The number of fifteen year old is important as it is used to divide adults from youth in the census (see lateron). The ward population data set cuts based on 5 years and hence does not cut between youth and adults. For reference, the total number of fifteen year old is read in here.

In [None]:
def read_borough_population_data(url):
    """Reads census 2011 demographic data on borough level from the London data store."""
    r = requests.get(url)
    df = pd.read_excel(
        io.BytesIO(r.content), 
        sheetname='Persons',
        skiprows=[0],
        header=[0]
    )
    df.drop(df.columns[[0, 2]], axis=1, inplace=True)
    df.drop([0, 34, 35, 36, 37, 38], axis=0, inplace=True)
    df.rename(columns={'Unnamed: 1': 'ward'}, inplace=True)
    df.set_index('ward', inplace=True)
    df = df.astype(np.int16)
    return df

In [None]:
total_fifteen_haringey = read_borough_population_data(LONDON_CENSUS_BOROUGH_POPULATION_URL).ix['Haringey', 15]
total_fifteen_haringey

### Read Economic Data

In [None]:
qualification_data = read_census_file(LONDON_CENSUS_QUALIFICATION_URL, QUALIFICATION_FILE_PATH)

In [None]:
qualification_data.columns

In [None]:
assert qualification_data.sum().sum() == usual_residents.ix[:, '15 to 19':].sum().sum() - total_fifteen_haringey

Qualification data is available for every usual resident starting from age 16. Unfortunately there is no data available on how many residents are older or younger than 16 (only 15) in the ward population data set.
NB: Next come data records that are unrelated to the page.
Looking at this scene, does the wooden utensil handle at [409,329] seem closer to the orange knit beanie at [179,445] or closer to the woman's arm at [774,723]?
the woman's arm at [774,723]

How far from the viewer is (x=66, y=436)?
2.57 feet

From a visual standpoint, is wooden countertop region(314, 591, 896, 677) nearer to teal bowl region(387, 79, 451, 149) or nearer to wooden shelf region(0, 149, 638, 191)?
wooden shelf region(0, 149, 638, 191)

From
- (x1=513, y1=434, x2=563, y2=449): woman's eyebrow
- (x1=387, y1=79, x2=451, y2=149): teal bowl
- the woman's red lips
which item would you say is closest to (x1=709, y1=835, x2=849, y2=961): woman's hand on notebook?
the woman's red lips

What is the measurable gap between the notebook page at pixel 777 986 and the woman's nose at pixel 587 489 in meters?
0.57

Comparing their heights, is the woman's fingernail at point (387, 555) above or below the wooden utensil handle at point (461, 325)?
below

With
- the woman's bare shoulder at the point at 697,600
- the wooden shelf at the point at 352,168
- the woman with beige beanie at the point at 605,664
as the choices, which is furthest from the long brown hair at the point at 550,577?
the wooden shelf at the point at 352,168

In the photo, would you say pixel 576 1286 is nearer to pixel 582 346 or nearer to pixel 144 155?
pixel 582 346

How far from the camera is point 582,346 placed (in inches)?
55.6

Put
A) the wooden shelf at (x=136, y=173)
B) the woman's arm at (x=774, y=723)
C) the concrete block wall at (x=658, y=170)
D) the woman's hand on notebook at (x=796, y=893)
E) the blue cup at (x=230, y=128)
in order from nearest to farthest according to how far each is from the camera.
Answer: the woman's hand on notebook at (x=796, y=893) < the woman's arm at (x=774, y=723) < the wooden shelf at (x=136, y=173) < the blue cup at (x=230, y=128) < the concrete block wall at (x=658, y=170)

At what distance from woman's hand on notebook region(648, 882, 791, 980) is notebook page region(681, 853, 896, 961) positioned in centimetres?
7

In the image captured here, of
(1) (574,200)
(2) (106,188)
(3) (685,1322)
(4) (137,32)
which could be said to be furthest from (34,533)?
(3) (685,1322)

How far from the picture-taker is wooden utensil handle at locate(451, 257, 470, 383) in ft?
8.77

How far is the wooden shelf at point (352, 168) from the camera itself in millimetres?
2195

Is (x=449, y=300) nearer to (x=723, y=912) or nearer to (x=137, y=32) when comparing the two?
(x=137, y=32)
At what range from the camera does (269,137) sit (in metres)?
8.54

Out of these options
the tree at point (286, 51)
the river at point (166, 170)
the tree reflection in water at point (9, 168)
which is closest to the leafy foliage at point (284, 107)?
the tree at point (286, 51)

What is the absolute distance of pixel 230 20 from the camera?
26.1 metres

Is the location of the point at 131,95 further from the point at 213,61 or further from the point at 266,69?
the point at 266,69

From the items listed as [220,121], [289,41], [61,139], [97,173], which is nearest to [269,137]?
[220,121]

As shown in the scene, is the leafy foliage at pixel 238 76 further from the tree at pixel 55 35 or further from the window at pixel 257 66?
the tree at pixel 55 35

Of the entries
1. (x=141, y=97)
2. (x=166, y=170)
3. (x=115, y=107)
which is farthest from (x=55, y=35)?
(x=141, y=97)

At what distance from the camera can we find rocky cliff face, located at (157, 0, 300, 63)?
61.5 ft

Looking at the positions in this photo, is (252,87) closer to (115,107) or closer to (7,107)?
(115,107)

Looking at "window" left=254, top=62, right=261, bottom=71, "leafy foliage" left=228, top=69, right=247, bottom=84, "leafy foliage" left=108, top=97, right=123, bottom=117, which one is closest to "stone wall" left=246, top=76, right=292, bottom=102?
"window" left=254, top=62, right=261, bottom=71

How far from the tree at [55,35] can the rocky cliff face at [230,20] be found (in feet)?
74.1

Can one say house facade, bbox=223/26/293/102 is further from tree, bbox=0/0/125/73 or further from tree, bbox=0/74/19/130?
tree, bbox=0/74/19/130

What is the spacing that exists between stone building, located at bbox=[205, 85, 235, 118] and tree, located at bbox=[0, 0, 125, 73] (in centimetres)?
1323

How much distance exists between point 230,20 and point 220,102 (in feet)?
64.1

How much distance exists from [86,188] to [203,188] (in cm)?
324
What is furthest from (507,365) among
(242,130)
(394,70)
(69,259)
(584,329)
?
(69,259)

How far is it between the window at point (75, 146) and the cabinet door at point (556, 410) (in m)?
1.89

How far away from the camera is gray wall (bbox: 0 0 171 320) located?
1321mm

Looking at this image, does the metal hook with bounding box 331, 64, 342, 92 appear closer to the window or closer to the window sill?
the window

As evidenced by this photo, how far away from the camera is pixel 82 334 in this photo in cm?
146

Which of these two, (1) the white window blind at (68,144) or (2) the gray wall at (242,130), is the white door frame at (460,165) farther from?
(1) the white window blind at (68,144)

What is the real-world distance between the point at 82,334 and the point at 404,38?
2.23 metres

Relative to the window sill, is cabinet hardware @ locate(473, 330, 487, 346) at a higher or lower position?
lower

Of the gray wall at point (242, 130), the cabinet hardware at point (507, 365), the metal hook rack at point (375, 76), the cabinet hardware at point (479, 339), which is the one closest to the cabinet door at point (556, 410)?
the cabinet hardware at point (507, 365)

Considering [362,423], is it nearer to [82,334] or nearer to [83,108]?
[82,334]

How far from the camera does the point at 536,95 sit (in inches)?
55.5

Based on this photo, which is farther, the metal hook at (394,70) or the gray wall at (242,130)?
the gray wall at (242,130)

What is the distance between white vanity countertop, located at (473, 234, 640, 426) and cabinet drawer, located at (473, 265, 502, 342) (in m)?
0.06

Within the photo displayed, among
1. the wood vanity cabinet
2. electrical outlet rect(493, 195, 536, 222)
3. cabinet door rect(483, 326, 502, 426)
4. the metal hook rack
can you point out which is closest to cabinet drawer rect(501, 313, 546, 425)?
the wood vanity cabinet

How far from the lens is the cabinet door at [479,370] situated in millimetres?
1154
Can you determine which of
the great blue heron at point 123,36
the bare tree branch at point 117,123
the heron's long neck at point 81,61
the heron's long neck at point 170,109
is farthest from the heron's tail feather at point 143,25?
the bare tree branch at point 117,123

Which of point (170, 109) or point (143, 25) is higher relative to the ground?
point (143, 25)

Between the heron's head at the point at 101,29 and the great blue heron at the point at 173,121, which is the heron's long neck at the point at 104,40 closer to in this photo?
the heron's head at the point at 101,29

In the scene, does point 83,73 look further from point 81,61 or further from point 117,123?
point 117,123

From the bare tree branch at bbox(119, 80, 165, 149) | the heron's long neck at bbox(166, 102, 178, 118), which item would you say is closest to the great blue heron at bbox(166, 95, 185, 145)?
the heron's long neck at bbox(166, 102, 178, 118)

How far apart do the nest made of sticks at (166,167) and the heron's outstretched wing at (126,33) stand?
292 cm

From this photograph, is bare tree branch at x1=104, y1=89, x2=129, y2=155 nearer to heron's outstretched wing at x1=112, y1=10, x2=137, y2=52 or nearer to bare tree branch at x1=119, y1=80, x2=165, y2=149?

But obviously, we can infer the number of residents below 16 from the qualification data.

In [None]:
younger_than_sixteen = usual_residents.sum(axis=1) - qualification_data.sum(axis=1)
younger_than_sixteen.name = 'usual residents below 16'
younger_than_sixteen.sum()

In [None]:
usual_residents_age_fifteen = younger_than_sixteen - usual_residents.ix[:, :'10 to 14'].sum(axis=1)
usual_residents_age_fifteen.name = 'usual residents age 16'
assert usual_residents_age_fifteen.sum() == total_fifteen_haringey

In [None]:
labour_data = read_census_file(LONDON_CENSUS_LABOUR_URL, LABOUR_FILE_PATH)
labour_data.drop(labour_data.columns[10:], axis=1, inplace=True)
labour_data.columns

In [None]:
assert labour_data.sum().sum() == usual_residents.ix[:, '15 to 19':'70 to 74'].sum().sum() - total_fifteen_haringey

Labour data is available for every usual resident between age 16 and 74.